#### What is asked
Please find every line in the records that contains the string "JSON" and copy each of those lines out in full. Matches are case-sensitive.

***** Given records

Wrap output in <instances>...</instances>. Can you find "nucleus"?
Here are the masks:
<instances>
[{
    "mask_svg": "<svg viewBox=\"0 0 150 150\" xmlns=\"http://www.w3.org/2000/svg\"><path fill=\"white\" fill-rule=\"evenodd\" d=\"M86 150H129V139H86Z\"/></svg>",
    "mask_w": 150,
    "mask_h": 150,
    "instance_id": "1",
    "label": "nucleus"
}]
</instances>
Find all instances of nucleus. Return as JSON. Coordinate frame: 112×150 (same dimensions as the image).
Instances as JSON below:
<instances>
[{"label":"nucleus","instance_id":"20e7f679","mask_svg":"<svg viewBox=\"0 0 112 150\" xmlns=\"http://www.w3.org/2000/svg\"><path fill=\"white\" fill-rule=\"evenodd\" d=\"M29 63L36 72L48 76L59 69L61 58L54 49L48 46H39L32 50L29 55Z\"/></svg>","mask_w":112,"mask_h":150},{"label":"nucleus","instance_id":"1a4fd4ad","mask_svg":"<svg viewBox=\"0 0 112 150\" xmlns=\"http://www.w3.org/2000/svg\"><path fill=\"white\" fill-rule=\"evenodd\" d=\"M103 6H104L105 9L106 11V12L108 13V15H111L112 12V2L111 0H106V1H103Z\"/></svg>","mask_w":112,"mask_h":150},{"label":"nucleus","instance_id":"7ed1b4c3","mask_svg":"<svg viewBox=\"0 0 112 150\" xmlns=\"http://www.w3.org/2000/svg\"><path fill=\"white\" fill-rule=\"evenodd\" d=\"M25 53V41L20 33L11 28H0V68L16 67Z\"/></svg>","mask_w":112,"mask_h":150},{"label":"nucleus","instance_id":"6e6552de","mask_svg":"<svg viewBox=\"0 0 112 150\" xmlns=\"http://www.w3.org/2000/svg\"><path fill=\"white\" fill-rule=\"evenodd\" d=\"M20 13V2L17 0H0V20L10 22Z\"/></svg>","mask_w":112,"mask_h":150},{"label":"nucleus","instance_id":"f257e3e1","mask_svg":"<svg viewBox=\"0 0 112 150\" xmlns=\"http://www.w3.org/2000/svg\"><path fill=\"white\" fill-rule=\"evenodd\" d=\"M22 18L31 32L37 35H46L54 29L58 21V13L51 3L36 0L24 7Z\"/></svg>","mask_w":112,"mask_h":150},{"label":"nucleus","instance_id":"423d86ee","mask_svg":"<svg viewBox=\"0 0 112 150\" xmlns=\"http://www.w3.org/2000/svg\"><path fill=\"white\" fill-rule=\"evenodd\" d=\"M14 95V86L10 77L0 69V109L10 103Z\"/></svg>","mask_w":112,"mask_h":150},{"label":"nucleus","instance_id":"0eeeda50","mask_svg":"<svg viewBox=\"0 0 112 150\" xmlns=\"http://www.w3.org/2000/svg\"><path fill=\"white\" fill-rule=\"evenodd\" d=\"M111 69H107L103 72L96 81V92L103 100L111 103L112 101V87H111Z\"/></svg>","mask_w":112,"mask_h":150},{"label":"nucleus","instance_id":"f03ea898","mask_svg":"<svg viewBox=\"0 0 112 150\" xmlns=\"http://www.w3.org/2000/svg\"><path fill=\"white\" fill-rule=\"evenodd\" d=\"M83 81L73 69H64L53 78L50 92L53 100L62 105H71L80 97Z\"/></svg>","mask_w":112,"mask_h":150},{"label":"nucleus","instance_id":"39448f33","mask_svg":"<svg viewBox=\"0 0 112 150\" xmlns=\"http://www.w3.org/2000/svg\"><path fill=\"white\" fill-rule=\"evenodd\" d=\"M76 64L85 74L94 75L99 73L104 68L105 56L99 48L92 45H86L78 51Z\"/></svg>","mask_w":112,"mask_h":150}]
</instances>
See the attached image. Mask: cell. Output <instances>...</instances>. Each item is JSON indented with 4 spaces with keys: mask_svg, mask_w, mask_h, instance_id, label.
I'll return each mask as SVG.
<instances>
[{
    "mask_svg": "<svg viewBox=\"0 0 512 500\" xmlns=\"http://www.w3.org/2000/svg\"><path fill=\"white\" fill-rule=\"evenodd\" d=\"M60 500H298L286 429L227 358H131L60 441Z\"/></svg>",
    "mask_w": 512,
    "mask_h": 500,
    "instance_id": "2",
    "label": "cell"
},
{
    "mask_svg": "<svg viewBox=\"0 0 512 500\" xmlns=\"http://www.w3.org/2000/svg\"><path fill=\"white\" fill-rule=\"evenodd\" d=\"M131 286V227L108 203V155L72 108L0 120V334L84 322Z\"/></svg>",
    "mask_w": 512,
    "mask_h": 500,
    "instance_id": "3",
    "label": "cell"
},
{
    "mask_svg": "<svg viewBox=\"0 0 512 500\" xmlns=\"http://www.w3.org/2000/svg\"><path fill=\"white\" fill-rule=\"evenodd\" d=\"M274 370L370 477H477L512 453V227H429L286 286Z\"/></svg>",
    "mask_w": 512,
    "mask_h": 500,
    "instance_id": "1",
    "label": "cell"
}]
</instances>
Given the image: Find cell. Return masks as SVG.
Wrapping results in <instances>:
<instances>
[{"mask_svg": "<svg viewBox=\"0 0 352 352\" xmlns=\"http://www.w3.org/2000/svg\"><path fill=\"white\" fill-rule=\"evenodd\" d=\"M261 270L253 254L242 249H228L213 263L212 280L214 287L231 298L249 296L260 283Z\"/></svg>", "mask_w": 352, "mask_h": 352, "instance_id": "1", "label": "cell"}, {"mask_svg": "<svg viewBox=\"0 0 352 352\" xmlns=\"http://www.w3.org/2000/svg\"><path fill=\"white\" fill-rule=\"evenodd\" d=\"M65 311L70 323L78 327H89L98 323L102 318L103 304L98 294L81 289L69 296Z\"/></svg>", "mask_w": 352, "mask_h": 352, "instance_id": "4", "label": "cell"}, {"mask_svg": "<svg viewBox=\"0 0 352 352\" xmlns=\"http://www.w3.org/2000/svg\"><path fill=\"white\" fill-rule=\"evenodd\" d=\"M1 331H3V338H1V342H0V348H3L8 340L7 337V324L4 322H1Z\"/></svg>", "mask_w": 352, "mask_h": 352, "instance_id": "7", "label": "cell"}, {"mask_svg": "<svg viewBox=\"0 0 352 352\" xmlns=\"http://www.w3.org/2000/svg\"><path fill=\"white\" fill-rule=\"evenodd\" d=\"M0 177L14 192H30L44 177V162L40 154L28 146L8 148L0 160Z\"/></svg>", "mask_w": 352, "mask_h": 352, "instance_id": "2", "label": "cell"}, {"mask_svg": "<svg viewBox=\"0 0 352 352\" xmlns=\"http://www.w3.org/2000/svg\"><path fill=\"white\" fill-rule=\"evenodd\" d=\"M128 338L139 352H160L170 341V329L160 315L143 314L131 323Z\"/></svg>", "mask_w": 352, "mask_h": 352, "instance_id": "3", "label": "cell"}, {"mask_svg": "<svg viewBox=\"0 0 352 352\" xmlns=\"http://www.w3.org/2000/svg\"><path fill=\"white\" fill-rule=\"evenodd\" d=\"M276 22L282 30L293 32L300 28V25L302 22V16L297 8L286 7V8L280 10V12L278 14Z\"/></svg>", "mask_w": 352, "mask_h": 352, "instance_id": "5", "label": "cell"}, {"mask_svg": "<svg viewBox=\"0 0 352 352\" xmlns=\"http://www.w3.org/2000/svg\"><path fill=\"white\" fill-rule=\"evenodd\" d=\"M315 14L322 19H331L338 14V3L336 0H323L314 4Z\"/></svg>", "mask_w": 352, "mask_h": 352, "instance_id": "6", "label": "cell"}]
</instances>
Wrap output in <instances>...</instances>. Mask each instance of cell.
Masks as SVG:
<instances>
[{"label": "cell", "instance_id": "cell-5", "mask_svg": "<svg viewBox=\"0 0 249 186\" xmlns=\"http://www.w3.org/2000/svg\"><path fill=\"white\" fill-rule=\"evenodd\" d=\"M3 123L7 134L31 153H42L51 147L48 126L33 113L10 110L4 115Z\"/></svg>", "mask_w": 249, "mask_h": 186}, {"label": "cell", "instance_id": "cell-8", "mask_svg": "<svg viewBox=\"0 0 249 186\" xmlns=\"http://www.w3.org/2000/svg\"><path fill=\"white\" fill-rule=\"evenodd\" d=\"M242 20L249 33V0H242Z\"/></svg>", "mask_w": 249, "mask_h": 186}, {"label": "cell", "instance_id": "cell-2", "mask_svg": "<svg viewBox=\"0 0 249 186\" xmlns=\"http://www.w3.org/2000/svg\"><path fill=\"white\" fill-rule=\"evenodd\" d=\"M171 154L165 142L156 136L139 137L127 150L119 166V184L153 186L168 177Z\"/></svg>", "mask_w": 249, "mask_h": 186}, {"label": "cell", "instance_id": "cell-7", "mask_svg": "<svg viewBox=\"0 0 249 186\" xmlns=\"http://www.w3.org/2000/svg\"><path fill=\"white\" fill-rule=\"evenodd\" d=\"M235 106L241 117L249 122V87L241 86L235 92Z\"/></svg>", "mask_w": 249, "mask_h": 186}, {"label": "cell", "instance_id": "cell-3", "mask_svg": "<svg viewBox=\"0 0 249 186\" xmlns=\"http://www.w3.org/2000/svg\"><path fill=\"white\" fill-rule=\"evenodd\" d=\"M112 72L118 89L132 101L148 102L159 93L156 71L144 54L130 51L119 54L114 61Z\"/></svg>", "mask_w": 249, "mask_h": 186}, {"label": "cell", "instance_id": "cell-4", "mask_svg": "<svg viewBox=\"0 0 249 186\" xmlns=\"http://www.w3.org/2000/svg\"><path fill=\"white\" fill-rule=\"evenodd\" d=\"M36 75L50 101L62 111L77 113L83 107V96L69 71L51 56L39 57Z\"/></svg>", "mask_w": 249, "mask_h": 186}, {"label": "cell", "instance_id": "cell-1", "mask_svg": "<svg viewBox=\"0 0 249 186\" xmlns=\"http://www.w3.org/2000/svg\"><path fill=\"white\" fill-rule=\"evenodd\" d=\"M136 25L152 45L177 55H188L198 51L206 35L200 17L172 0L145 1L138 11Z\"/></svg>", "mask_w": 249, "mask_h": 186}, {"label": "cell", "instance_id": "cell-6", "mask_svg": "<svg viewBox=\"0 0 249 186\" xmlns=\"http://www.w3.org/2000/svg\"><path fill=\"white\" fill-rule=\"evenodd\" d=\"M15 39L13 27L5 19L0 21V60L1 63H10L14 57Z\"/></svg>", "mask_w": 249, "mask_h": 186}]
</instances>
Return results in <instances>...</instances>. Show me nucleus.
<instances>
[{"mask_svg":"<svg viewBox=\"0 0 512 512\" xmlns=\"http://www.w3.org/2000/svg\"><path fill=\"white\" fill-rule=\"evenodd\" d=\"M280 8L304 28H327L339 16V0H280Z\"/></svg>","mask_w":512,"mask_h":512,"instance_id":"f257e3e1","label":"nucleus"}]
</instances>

**********

#### Reply to the exercise
Find all instances of nucleus. Return as JSON. Coordinate frame: 112×150 (same dimensions as the image).
Instances as JSON below:
See the attached image. Mask: cell. Output <instances>...</instances>. Each item is JSON indented with 4 spaces with keys: mask_svg, mask_w, mask_h, instance_id, label.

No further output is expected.